Oji sampai di rumah Pak Soni. Sedikit berbeda dengan kemarin, sekarang ada kanopi yang menaungi bagian garasi. Sejenak dalam langkahnya, ia menikmati pemandangan hasil jerih payahnya tiga hari lalu. Ada rasa haru dan bangga. Ia sedikit bisa merasakan bangganya seorang Da Vinci saat memandang lukisan Monalisa. Oji melihat Pak Soni berdiri di teras rumah menunggu tamu-tamunya. Keduanya bertemu pandang saat Oji melewati gerbang yang dibuka maksimal. Saat itu lah Oji dan Pak Soni bertemu pandang. Oji langsung memasang senyum terbaknya.
“Assalamualaikum, Om Soni!”
“Walaikumsalam! Datang juga kamu!” sahut Pak Soni. “Saya udah takut aja.”
“Takut kenapa, om?”
“Takut ternyata kamu kenapa-napa. Pendarahan dalam, misalnya.”
“Oh, biasa itu mah, om. Darah kan emang harus di dalem.” ucap Oji seraya masuk ke bagian teras. Pak Soni sempat bengong sebentar, lalu kembali tersenyum.
“Siapa namu kamu? Saya lupa.” kata Pak Soni menyenggol bahu Oji.
“Bukan lupa, om, emang belum kenalan.”
“Oh, iya, ya?”
“Saya Oji, om.”
Pak Soni mengangguk, berusaha mengingat nama itu. “Oke, masuk dulu, Ji!

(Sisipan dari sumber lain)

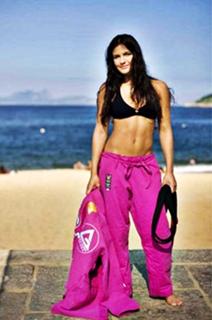Kyra Gracie feet photo 5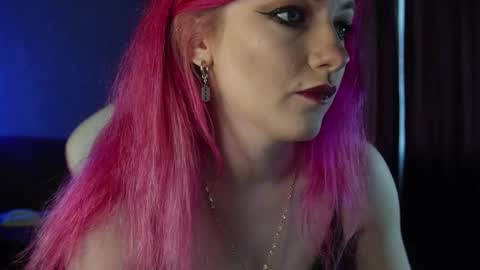 Hannah online show from March 18, 2:53 pm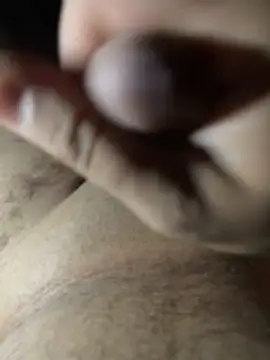 Snapshot of Momo0-9 chatting on November 24, 2025, 10:42 pm Momo0-9 online show from November 24, 2025, 10:42 pm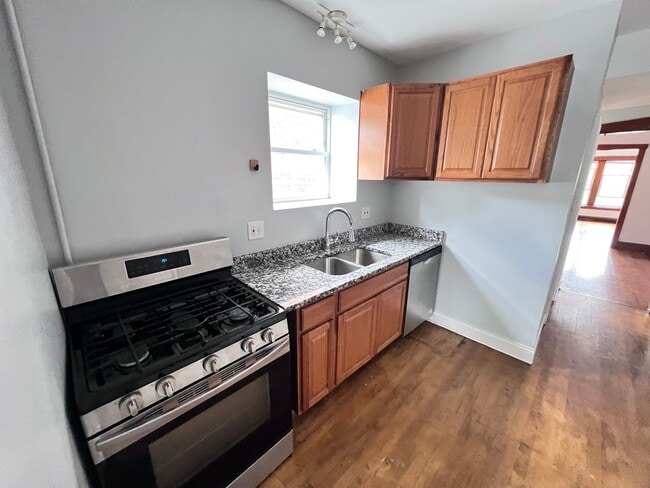 Building Photo - 2817 N Clybourn Ave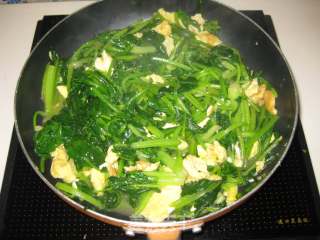 Scrambled Eggs with Spinach recipe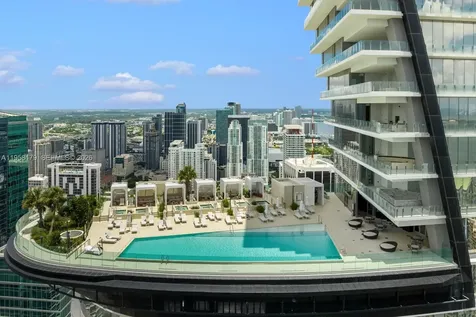 300 Biscayne Boulevard Way Miami FL 33131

Saya masih nunggu tamu.”
Oji memangdang pendopo di halaman rumput rumah Pak Soni. “Ke sana ya, Om?” tanyanya.
“Iya, ke sana!” jawab Pak Soni. “Kenalan saja dulu sama yang lain.”
“Siap, Om.” sahut Oji lalu berjalan menuju pendopo.

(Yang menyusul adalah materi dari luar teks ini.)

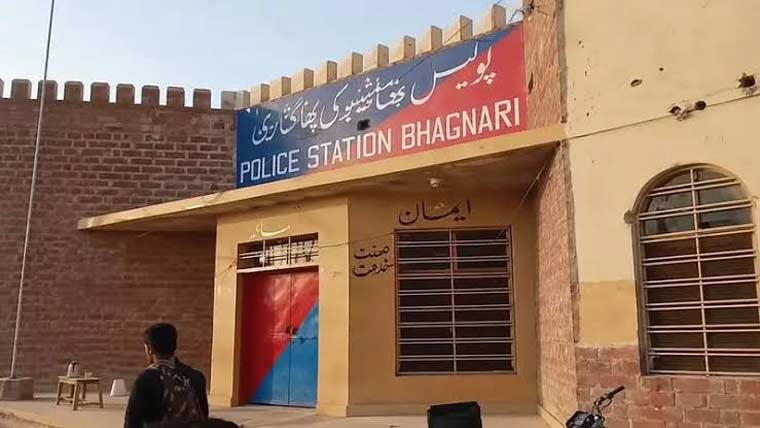 بلوچستان میں مسلح افراد کاتھانے اور سرکاری دفاتر پر حملہ ‘5 شہری زخمی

Suara orang berbincang dan suara peraduan piring dengan sendok-garpu mulai terdengar. Lalu ada tawa di sela-sela suasana. Oji mulai merasa terasaing dan minder karena ia akan mulai bertemu orang-orang dari dunia yang belum ia masuki. Saat Oji sudah dekat dengan gundukan pendopo, seseorang keluar membawa
“Kamu yang mau main juga?”
“Main film tante maksudnya?”
“Iya, yang mau main film. Masa main air! Bayi kali, ah!” ujar wanita itu gemulai.
“Iya tante.Mau coba audisi.” angguk Oji. Tapi wanita itu menggeleng dan mengerutkan dahi.
“Oh, nggak ada audisi!” katanya cepat. “Nggak ada casting! Pasti lolos!”
Oji merautkan kebingungan. “Serius tante?” tanyanya, menahan girang, karena tidak ada casting berarti pasti dapat peran.
“Serius, lah!”
“Tante istrinya, Om Soni?” tanya Oji setelah mikir cepat.
“Iya, saya istri Pak Soni. Kenapa? Kamu takut info dari saya hoax?”
Oji cuma nyengir kecil, tak mau istri Pak Soni tersinggung.
“Udah, gabung sana sama yang lain!” tunjuknya ke bagian dalam pendopo.
“Eh, iya, makasih tante!” angguk Oji lalu melangkah masuk. Seorang pria tinggi kekar melihat dan menyapanya.